- Rigachikun Location in Nigeria
- Coordinates: 11°16′14″N 7°24′00″E﻿ / ﻿11.2706°N 7.4000°E
- Country: Nigeria
- State: Kaduna State
- Local Government Area: Igabi

Government
- • Traditional Leader: Marigayi Muhammad Jalo
- • Chief: Falalu Bello
- • Speaker of the House: Yusuf Zailani

Area
- • Total: 42.5 km^{2} (16.4 sq mi)
- Elevation: 635 m (2,083 ft)

Population (2022)
- • Total: 78,543
- • Density: 1,850/km^{2} (4,790/sq mi)
- Time zone: UTC+1 (WAT)
- Postal code: 800102

= Rigachikun =

Town in Kaduna State, Nigeria

Rigachikun or Rigacikun is a town located in the Igabi Local Government Area of Kaduna State, Nigeria. It is situated in the northern region of Nigeria.

== Demographics ==
As of 2022, Rigachikun had a population of 78,543 residents.

== Geography ==
Rigachikun is situated at an elevation of 635 meters above sea level.
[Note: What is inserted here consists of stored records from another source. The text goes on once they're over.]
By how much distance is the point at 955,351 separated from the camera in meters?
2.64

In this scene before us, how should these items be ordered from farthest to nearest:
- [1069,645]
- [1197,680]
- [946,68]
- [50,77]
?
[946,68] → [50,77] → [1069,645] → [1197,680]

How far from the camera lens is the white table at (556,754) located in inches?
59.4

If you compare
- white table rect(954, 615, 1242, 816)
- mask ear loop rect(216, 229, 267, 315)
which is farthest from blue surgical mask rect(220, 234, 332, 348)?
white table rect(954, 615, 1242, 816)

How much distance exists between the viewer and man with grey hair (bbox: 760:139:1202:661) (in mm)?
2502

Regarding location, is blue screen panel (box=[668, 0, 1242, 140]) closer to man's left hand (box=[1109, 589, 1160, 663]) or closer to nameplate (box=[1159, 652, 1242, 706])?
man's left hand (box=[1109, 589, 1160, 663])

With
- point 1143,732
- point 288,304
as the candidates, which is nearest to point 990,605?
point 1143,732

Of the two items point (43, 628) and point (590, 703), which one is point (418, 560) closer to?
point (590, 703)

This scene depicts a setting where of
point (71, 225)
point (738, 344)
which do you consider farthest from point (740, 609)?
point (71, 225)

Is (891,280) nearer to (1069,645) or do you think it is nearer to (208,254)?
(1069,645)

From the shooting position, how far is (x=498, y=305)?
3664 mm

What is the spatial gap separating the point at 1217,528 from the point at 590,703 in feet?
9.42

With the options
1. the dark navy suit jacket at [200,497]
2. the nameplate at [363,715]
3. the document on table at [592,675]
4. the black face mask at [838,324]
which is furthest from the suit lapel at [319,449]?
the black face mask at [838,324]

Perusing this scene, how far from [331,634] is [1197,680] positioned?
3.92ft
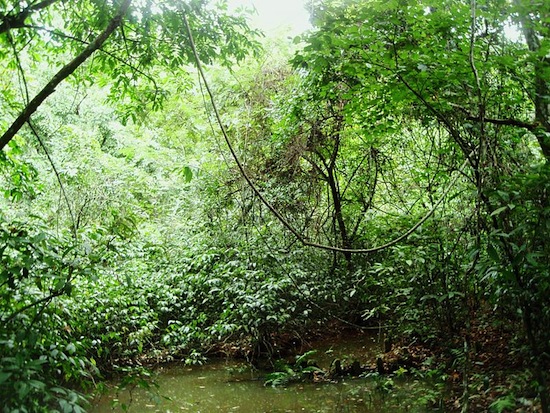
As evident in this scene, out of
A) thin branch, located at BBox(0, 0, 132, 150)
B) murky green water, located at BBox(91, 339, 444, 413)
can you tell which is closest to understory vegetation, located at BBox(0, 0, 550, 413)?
thin branch, located at BBox(0, 0, 132, 150)

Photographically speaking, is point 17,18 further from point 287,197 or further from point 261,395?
point 287,197

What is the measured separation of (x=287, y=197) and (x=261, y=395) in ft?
11.1

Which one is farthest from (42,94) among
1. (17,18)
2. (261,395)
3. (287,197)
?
(287,197)

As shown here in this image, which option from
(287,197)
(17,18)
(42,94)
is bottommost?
(42,94)

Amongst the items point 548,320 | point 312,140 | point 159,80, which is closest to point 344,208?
point 312,140

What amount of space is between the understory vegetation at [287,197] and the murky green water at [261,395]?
28 centimetres

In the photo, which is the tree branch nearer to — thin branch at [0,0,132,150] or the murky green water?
thin branch at [0,0,132,150]

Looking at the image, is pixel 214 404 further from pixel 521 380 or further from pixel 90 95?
pixel 90 95

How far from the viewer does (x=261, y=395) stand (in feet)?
19.8

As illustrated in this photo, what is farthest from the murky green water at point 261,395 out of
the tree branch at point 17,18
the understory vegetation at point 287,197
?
the tree branch at point 17,18

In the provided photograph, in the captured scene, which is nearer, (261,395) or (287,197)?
(261,395)

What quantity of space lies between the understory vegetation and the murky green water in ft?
0.93

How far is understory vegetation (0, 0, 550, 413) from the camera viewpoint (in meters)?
3.51

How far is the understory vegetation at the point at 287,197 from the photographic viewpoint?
3508 mm
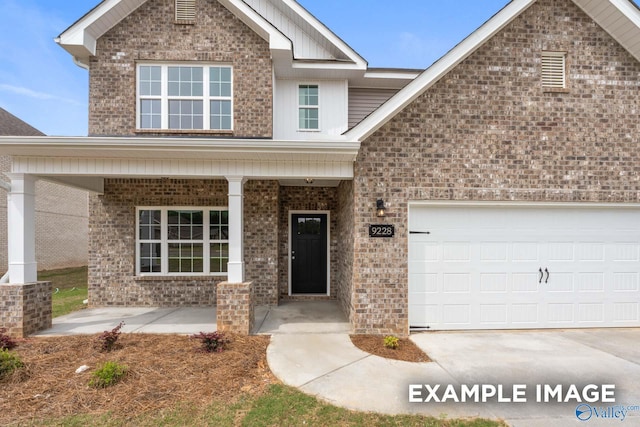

It covers an area of approximately 42.5 square kilometres and is known for its landscapes, including farmlands and surrounding hills.

== Economy ==
The economy of Rigachikun is predominantly agrarian, with farming being the primary occupation of the residents. The town is known for producing crops such as maize, millet, and groundnuts.

== Notable people ==

- Hon. Hussaini Muhammad Jallo: politician, former commissioner, member representing Igabi Federal constituency, House of Representatives, 2023 to date.
- Yusuf Ibrahim Zailani: Influential politician, former Speaker Kaduna State House of Assembly.